## Text segment
--------------------------------
United States District Court, W.D. North Carolina, Asheville Division
D. WHITNEY JUDGE.
MATTER is before the Court on initial review of
Plaintiff's Complaint pursuant to 28 U.S.C. §
1915(e) and § 1915A. [Doc. 1]. Plaintiff is proceeding
in forma pauperis. [Docs. 2, 8].
Plaintiff William Kimble, Jr., is an inmate of the State of
North Carolina, currently incarcerated at Bertie Correctional
Institution in Windsor, North Carolina. Plaintiff filed this
action on January 16, 2019, pursuant to 42 U.S.C. §
1983, based on conditions at his previous place of
confinement, Marion Correctional Institution (MCI). Plaintiff
has named four Defendants, both in their official and
individual capacities: (1) FNU Corpening, identified as
Correctional Administrator at MCI; (2) FNU Todd, identified
as Sergeant of Warehouse at MCI; (3) Saint T. Tapp,
identified as Assistant Unit Manager of F-Unit at MCI; and
(4) Jeffry E. James, identified as Unit Manager of F-Unit at
MCI. Plaintiff purports to bring claims against these
Defendants related to his conditions of confinement and for
cruel and unusual punishment under the Eighth Amendment.
--------------------------------
## Work required
Reproduce verbatim the portion of the court order that opens with the words containing "United States District" and closes with "[Docs. 2, 8].".
--------------------------------
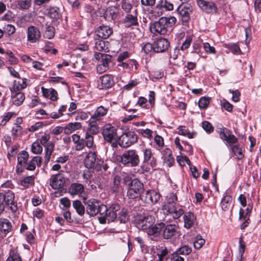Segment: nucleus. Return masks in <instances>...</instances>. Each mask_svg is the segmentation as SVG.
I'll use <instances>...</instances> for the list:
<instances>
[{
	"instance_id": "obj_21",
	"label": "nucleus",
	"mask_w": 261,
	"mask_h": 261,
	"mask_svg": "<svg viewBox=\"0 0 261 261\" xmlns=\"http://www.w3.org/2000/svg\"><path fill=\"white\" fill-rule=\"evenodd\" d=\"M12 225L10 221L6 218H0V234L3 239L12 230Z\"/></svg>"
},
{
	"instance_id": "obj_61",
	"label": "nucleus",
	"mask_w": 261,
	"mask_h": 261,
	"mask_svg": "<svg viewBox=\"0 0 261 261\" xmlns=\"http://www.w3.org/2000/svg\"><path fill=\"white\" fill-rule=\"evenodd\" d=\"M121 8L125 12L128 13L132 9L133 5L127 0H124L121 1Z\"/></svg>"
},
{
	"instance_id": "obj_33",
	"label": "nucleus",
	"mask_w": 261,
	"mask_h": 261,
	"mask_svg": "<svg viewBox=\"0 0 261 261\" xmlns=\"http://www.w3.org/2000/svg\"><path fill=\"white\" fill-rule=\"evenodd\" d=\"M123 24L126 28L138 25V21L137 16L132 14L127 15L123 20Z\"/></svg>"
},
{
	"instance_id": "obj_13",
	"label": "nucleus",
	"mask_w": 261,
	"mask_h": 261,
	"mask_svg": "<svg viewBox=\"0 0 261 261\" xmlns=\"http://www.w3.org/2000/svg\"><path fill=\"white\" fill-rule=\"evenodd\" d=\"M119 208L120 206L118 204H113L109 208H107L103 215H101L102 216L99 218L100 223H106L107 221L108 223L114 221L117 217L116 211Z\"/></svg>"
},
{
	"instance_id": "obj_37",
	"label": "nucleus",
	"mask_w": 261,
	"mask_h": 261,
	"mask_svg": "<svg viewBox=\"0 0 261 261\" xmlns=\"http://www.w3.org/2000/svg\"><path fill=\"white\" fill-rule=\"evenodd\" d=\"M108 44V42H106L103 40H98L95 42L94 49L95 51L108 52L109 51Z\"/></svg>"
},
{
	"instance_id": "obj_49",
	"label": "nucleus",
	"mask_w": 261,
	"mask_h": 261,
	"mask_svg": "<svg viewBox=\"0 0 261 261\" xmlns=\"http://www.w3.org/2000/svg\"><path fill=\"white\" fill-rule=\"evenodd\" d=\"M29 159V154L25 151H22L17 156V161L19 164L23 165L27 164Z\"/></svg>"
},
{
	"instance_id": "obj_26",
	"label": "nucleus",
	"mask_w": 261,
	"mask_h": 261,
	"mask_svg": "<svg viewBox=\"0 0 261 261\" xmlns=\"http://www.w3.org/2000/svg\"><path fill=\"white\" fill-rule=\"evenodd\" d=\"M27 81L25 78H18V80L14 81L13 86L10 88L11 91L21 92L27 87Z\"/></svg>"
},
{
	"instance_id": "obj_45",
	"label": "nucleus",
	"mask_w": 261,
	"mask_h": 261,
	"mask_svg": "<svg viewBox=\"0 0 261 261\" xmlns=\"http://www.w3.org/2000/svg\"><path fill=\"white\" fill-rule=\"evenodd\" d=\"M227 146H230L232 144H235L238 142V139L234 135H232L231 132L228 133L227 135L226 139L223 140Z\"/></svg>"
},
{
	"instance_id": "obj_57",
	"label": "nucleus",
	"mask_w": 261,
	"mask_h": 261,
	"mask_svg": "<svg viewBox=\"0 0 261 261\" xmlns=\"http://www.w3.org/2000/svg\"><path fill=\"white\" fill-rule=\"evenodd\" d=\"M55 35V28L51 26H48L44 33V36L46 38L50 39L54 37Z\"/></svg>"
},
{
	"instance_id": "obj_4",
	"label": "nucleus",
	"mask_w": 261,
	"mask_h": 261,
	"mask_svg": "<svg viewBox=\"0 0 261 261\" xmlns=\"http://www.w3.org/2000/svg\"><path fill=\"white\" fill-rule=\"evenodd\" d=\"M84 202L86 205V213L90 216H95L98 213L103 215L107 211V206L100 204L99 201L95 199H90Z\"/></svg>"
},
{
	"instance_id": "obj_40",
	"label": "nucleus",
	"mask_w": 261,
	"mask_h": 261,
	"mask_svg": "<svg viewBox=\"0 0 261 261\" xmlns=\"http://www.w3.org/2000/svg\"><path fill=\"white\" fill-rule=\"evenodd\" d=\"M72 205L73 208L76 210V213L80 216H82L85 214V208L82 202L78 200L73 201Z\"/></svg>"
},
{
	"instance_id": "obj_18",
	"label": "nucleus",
--------------------------------
## Final answer
United States District Court, W.D. North Carolina, Asheville Division
D. WHITNEY JUDGE.
MATTER is before the Court on initial review of
Plaintiff's Complaint pursuant to 28 U.S.C. §
1915(e) and § 1915A. [Doc. 1]. Plaintiff is proceeding
in forma pauperis. [Docs. 2, 8].